Today, we’re writing about ‘I am healthy.’

People have been speaking up to Reach about health and healthcare for as long as the project has existed (2000). Reach members have been part of many, many conferences, training events, meetings, focus groups, sharing their own experiences and ideas on improving healthcare services for people with learning disabilities.

Here’s a short video from an event Reach co-hosted in 2014 where adults with learning disabilities and carers spoke up about health and social care services working together: https://www.youtube.com/watch?v=4r3uZ7VWIYg

Living My Best Life includes plans and adjustments to the way NHS services are delivered to people with learning disabilities in Stoke-on-Trent. This should make health services easier to use and easier to understand. By making sure health support and services are more accessible, these plans and adjustments will reduce serious health inequalities that people with learning disabilities experience.

People with learning disabilities are living shorter, unhealthier lives than people without learning disabilities. People with learning disabilities are more likely to have mental health issues, epilepsy, be underweight or overweight, and have dementia. They also receive worse end of life care.

Living My Best Life includes measures to improve NHS staff’s understanding of, and ability to communicate with, people with learning disabilities. Based on what people have told Reach over the years, this is a clear priority:

“Healthcare is very good for some people but very bad for others.” 

“Staff need training, training, training.”

“People with a learning disability need to take part in training hospital staff and share their experiences with them.”

“I don’t always get enough information, this makes me worry more, not knowing what is going on.”

“The nurses didn’t know enough about learning disability to help me.
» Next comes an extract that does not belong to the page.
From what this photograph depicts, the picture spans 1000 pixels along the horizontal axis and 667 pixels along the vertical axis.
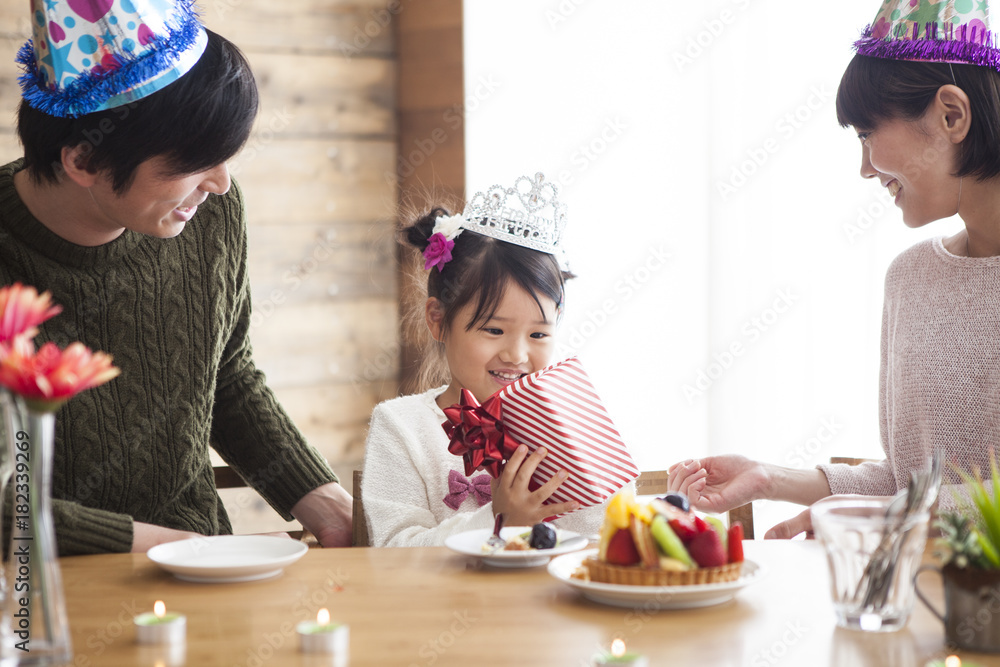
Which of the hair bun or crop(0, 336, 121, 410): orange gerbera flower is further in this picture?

They need get better, get some nurses in who know about people with learning disabilities.”

“Yes, staff should be trained to make sure they understand people’s needs, they should have someone with a learning disability doing the training though, they know how these things affect them better than others, it’s about lived experience.”
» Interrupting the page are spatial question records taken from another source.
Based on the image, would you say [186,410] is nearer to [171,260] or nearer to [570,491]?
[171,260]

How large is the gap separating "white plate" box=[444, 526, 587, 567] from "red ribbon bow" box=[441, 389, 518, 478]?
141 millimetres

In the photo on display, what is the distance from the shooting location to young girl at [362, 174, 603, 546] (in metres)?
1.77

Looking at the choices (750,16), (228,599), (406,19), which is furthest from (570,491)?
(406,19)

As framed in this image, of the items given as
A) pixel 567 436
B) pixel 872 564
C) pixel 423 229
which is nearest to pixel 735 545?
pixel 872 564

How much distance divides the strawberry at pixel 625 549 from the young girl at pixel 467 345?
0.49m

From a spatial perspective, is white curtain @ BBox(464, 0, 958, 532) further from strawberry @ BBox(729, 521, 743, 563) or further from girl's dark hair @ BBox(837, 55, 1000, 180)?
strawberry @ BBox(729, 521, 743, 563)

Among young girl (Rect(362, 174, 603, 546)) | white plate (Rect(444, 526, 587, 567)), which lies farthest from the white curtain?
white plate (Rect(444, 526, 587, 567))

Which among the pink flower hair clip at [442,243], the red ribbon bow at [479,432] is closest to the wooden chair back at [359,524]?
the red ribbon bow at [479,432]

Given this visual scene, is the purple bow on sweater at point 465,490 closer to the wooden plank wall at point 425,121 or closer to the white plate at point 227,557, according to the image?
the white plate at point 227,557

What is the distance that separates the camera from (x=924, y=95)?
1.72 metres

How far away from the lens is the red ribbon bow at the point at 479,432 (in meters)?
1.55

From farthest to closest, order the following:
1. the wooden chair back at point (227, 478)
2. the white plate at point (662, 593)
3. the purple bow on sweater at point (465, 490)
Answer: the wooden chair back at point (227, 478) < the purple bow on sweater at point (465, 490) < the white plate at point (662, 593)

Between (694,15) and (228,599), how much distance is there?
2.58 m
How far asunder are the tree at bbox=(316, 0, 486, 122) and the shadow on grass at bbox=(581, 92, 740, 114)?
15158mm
“If people are going be supporting me, I’d want them be trained up.”

As an advocacy organisation, Reach are clear that advocacy and self-advocacy are essential for healthcare organisations to understand what people with learning disabilities need. Reach members have told us they feel the same way:

“Advocacy is very important. Include advocates in this working together with the health and social care staff.”

“I have trained staff at the hospital, sharing people’s stories and experiences so the hospital can make sure things get better.”
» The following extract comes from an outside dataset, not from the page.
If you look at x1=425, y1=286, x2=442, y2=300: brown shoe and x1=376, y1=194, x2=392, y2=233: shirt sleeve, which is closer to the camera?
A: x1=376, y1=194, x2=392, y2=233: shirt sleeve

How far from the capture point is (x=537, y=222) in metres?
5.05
Helping people take control of their own health is an important part of staying healthy and Living My Best Life is clear that improving peoples’ health literacy is a priority. Again, Reach members agree and called for support to be in place that will allow this to happen:

“[This is] important, need to help people with their health, make it easy for them to understand the ways to do things right.”

“Being healthy gives you a better life”

“Being healthy helps you and is good for your brain, you get more out of your life”

“[The NHS should be] supporting people to take their health seriously, talk about their health, stay healthy for longer, talk about cancer, talk about healthy lives.”